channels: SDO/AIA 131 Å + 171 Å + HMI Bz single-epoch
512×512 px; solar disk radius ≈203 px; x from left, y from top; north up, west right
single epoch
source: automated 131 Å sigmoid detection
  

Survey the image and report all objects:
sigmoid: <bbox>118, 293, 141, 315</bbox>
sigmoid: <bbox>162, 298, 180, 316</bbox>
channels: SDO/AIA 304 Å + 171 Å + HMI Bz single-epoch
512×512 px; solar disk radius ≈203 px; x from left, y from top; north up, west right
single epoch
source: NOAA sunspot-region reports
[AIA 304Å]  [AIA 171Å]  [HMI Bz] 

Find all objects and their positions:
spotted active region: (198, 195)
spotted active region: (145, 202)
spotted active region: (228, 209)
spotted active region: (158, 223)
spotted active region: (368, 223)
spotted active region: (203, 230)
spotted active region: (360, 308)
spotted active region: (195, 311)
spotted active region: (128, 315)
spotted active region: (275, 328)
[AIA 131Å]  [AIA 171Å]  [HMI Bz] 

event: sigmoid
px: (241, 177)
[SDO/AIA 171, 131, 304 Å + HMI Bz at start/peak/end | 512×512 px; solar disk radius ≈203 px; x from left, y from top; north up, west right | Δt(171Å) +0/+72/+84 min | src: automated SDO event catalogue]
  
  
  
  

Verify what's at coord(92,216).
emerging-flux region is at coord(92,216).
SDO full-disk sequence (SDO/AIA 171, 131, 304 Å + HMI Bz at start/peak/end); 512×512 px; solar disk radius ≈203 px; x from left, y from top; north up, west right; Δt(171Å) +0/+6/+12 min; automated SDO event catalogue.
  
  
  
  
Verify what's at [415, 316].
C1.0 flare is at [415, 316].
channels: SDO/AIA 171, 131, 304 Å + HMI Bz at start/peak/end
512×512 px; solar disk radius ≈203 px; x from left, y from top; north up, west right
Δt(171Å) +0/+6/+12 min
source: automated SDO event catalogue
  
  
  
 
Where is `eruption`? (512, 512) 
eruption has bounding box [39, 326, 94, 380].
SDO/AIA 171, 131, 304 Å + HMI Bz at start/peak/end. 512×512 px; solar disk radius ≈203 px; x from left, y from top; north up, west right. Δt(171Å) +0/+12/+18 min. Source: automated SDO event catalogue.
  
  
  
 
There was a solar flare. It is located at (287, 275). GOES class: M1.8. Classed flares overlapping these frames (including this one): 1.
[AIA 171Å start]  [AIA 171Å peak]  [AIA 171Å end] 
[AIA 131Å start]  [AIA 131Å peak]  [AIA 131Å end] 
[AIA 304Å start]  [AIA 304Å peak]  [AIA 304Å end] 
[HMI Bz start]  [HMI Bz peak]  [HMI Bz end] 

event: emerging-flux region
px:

====================

__PROMPT__
Report each line of the data in which "epoch" occurs.

__WRITTEN RESPONSE__
channels: SDO/AIA 131 Å + 171 Å + HMI Bz single-epoch
single epoch
channels: SDO/AIA 304 Å + 171 Å + HMI Bz single-epoch
single epoch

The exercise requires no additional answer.